Der Chorus brachte mich spontan zum Schmunzeln - irgendwie erinnerte er mich im ersten Moment ein wenig an die Beatsteaks. Auch hier verfahren Avalanche Effect nach dem klassischen Schema den Strophen und Chori eine zweite Runde zu gönnen: warum auch nicht? Groovt und macht Spaß! Der „Ausstieg“ aus diesem Album ist ebenfalls gelungen. Ein brutaler Breakdown (vielleicht sogar der härteste des Albums?) mündet in einem - wie sollte es auch anders sein - Gitarrensolo mit anschließendem wundervollen Outro.

Der Gesamteindruck

Ascension ist definitiv auf seine eigene Weise sehr interessant.

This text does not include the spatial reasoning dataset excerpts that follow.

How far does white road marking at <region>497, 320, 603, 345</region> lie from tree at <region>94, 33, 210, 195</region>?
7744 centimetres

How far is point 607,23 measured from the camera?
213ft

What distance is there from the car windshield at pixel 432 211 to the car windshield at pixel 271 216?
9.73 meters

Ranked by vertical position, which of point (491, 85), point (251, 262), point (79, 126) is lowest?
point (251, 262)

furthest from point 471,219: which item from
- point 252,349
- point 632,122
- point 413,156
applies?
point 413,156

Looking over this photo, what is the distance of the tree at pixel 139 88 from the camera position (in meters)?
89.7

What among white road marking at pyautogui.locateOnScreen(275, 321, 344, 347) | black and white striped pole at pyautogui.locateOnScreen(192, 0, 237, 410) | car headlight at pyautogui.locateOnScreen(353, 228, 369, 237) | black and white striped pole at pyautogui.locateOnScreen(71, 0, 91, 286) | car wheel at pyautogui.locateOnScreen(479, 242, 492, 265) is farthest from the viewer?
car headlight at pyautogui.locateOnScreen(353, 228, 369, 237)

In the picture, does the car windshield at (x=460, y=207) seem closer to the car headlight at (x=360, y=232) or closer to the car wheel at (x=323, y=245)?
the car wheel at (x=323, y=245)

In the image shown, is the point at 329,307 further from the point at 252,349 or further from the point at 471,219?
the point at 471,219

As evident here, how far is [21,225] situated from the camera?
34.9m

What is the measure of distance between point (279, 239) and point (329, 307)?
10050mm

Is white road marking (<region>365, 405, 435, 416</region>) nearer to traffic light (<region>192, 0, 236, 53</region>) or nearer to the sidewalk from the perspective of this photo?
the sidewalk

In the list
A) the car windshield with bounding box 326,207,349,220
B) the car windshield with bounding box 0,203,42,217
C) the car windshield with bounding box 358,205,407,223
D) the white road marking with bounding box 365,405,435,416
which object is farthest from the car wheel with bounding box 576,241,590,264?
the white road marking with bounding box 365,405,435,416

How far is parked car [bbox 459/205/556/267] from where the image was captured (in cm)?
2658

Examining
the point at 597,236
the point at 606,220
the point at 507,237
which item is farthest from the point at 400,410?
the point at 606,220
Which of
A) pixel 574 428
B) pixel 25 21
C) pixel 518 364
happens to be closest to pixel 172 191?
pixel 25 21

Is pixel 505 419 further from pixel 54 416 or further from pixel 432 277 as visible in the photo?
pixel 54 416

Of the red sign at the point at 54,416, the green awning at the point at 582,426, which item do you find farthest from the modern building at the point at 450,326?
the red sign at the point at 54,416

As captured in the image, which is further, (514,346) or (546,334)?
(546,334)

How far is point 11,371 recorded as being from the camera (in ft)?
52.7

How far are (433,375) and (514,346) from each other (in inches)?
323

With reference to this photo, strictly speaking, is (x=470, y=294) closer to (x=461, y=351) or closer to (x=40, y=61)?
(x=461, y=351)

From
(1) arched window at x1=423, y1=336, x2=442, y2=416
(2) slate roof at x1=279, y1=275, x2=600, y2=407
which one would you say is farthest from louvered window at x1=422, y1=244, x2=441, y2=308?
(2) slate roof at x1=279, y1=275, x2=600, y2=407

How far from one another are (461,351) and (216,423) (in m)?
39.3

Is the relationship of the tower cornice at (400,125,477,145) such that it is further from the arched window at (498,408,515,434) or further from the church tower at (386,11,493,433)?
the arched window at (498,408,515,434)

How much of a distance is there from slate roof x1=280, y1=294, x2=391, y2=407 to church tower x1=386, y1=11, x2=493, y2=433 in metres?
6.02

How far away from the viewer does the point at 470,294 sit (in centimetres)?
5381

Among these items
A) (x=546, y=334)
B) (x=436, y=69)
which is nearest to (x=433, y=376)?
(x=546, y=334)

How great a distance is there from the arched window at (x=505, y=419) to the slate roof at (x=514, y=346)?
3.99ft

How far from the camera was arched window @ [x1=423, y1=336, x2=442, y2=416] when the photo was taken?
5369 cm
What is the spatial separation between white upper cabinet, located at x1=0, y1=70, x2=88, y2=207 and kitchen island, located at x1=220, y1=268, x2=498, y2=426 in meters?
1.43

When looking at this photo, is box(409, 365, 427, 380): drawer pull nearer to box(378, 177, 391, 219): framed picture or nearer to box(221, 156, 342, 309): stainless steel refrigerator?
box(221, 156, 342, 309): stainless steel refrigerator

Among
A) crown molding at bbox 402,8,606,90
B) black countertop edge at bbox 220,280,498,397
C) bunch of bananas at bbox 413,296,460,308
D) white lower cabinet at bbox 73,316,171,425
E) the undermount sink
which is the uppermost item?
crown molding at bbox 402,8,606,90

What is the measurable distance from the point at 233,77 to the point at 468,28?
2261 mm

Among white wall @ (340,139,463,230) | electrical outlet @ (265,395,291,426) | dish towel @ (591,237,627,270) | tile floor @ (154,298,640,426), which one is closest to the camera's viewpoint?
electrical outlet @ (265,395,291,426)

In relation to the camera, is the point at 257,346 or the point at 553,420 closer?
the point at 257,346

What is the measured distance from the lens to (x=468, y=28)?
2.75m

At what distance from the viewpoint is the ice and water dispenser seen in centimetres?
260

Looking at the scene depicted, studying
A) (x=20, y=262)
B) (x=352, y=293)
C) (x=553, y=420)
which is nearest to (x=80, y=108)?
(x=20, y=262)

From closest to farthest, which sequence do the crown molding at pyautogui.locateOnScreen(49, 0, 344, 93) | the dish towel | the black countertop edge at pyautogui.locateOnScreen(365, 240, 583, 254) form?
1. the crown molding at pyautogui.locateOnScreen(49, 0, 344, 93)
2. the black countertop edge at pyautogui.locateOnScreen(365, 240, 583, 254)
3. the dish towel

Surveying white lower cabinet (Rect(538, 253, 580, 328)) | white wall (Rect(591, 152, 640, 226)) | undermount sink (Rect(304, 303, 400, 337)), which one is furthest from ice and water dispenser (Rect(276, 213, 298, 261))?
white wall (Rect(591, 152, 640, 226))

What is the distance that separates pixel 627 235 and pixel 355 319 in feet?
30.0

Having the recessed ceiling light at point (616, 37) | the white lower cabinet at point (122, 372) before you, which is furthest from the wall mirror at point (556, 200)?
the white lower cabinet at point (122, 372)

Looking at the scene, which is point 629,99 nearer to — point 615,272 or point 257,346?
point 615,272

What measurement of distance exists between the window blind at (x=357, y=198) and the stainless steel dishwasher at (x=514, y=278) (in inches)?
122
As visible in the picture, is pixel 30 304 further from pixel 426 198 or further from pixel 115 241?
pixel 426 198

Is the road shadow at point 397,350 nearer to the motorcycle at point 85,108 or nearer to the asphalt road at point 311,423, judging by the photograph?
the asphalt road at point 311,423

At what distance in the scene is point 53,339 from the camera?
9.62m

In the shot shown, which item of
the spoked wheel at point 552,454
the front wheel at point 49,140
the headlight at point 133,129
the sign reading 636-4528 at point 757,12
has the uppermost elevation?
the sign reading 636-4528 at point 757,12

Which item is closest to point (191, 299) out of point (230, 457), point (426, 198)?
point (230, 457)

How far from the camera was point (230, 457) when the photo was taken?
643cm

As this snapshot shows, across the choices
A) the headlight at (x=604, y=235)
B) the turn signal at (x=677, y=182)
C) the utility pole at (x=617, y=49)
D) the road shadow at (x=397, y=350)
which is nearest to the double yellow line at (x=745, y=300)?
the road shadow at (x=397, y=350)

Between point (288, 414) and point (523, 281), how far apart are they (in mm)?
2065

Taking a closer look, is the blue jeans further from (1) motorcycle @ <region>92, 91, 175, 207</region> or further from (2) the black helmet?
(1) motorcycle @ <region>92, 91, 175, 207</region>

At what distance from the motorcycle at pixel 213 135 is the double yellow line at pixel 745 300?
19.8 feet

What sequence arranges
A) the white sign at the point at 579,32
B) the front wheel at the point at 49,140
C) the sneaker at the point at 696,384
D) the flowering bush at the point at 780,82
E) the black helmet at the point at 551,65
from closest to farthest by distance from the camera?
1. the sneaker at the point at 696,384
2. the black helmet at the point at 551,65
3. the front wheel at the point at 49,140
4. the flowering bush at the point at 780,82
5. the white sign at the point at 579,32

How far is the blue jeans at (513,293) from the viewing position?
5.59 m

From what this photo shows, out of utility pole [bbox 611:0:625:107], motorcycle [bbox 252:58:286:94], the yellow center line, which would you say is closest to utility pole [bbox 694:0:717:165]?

Der überwiegende Einsatz von Clean Vocals in diesem Genre statt 90% mit Shouts/Growls/Pig Squeals/YouNameIt zu füllen fällt mir sehr positiv auf! Auch die kleinen Details die in den Songs stecken, wie etwa Modulationen oder Skalen-Spielereien machen Spaß und klingen „frisch und anders“ - weil’s irgendwie auch nicht mehr so viele machen - dabei zeigen Avalanche Effect auf diesem Album ziemlich gut, dass das im Kontext super funktionieren kann. Woran dieses Album leider krankt ist die Produktion.

Der Sound ist insgesamt doch sehr trocken und steril. Die Instrumente sind zwar gut voneinander separiert, vielleicht aber auch schon zu gut. Es fehlt ein wenig Punch da hin wo’s knallt und ein wenig räumliche Dimension. Hall/Delay/Reverb ist auf dieser Scheibe das wohl sparsamste Mittel. Kann cool sein, ich hätte mir an dieser Stelle etwas mehr gewünscht. Auch die Arrangements wirken für mich entweder ein Stück zu durchschaubar oder irritieren mich eher, als dass sie mich vollends überzeugen. Ich finde diese Veröffentlichung dennoch extrem wichtig.

Bei Avalanche Effect handelt es sich um eine Band, die wahrscheinlich mächtig Selbstvertrauen hat: Sehr bewusst wird hier nicht darauf gepocht Metal zu spielen, der möglichst hart ist. …wollen wir nochmal über Clean Vocals reden? Und auch die Tatsache (auch wenn es mir nicht immer positiv im Kontext aufgefallen ist), dass sie sich in Sachen Melodieführungen, Chordprogressions und Songstrukturen trauen, Sachen anders zu machen als es im Genre Gang und Gäbe ist find ich sehr cool und sehr authentisch.

Den Wiedererkennungswert von Avalanche Effect würde ich demnach wesentlich höher einschätzen als bei anderen Bands aus dem Genre in der gleichen „Liga“.